### Exercise text ###
Cell culture and induction of osteogenic differentiation

293T cells were purchased from The Cell Bank of Type Culture Collection of The Chinese Academy of Sciences. Cells were cultured in RPMI-1640 medium (Gibco; Thermo Fisher Scientific, Inc.) supplemented with 10% FBS (Gibco; Thermo Fisher Scientific, Inc.) and 1% penicillin-streptomycin (Thermo Fisher Scientific, Inc.), and maintained in a humidified atmosphere containing 5% CO2 at 37˚C. The hBMSCs were obtained from the BeNa Culture Collection; Beijing Beina Chunglian Biotechnology Research Institute (cat. no. BNCC100385; http://www.bnbio.com/pro/p1/6/p_242206.html) and cultured in α-minimum essential medium (α-MEM; Gibco; Thermo Fisher Scientific Inc.) supplemented with 10% fetal bovine serum (FBS; Gibco; Thermo Fisher Scientific, Inc.), 100 mg/ml penicillin and 100 U/ml streptomycin at 37˚C in a humidified incubator containing 5% CO2. To induce osteogenic differentiation, cells were treated with 10 µmol/l dexamethasone, 200 µM ascorbic acid and 10 mmol/l β-glycerophosphate (Sigma-Aldrich; Merck KGaA) at 37˚C in 5% CO2 and the medium was changed every 3 days (26).
###
» Exercise 1:
In the cell culture methods passage, what medium were the hBMSCs cultured in?
» Exercise 2:
Extend the cell culture methods passage, starting after its final sentence.
### Entries provided ###
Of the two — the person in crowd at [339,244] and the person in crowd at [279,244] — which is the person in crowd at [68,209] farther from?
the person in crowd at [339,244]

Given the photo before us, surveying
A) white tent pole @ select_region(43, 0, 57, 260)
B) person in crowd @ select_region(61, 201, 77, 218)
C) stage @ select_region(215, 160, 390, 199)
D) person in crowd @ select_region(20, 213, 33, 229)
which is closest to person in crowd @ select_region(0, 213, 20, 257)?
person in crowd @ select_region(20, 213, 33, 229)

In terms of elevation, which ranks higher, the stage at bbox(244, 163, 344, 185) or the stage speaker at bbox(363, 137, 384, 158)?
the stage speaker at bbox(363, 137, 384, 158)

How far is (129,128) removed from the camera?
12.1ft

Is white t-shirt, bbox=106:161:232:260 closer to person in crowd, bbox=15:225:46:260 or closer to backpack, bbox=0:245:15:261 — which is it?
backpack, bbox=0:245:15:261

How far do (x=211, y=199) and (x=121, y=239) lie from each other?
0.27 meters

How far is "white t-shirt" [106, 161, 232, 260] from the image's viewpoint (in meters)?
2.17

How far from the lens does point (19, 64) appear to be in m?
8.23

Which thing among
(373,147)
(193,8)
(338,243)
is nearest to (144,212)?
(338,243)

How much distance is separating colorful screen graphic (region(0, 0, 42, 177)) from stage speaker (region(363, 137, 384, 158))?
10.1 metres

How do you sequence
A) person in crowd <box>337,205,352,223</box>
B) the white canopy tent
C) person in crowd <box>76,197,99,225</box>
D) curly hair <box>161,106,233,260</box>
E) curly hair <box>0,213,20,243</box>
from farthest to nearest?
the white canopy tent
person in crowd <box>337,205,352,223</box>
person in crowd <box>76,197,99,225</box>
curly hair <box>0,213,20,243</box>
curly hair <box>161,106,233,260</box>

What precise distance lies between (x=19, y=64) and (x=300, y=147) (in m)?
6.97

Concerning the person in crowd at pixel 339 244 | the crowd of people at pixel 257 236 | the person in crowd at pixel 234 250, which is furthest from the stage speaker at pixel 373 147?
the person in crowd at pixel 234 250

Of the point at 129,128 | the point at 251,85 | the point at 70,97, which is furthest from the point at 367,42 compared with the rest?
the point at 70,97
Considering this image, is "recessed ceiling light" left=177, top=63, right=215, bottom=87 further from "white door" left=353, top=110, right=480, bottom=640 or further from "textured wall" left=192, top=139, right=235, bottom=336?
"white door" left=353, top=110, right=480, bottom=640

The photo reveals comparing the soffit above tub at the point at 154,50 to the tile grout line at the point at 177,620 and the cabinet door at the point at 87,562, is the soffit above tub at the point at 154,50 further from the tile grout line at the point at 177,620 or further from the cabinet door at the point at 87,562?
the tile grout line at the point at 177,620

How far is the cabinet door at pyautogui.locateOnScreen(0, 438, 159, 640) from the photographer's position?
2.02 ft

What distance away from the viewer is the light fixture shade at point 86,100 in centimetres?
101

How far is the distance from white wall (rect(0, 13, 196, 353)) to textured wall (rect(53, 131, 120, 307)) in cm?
###
» Exercise response 1:
α-minimum essential medium (α-MEM)

» Exercise response 2:
Cell transfection

The short hairpin RNA (shRNA) targeting LINC00899 (5'-GCACAUGAGAUCGACUGACUA-3') was cloned into the pGHP1/Neo vector (Shanghai GenePharma Co., Ltd.) to generate shLINC00899. miR-374a mimics (5'-CUUAUCAGAUUGUAUUGUAAUU-3'), miR-374a inhibitor (5'-CACUUAUCAGGUUGUAUUAUAA-3'), and their corresponding negative controls (shNC; NC mimics, 5'-UCACAACCUCCUAGAAAGAGUAGA-3'; NC inhibitor, 5'-UAAGUACAAUAAUUGCGCCACU-3') were purchased from Shanghai GenePharma Co., Ltd. To overexpress LINC00899, the full-length LINC00899 sequence was sub-cloned into the pcDNA3.1 vector (Shanghai GenePharma Co., Ltd). Cell were transfected with 50 nM shLINC00899, 50 nM shNC, 50 nM miR-374a mimics, 50 nM miR-374a inhibitor, 50 nM NC mimics or 50 nM NC inhibitor using Lipofectamine® 2000 (Invitrogen; Thermo Fisher Scientific, Inc.) for 48 h prior to subsequent experiments.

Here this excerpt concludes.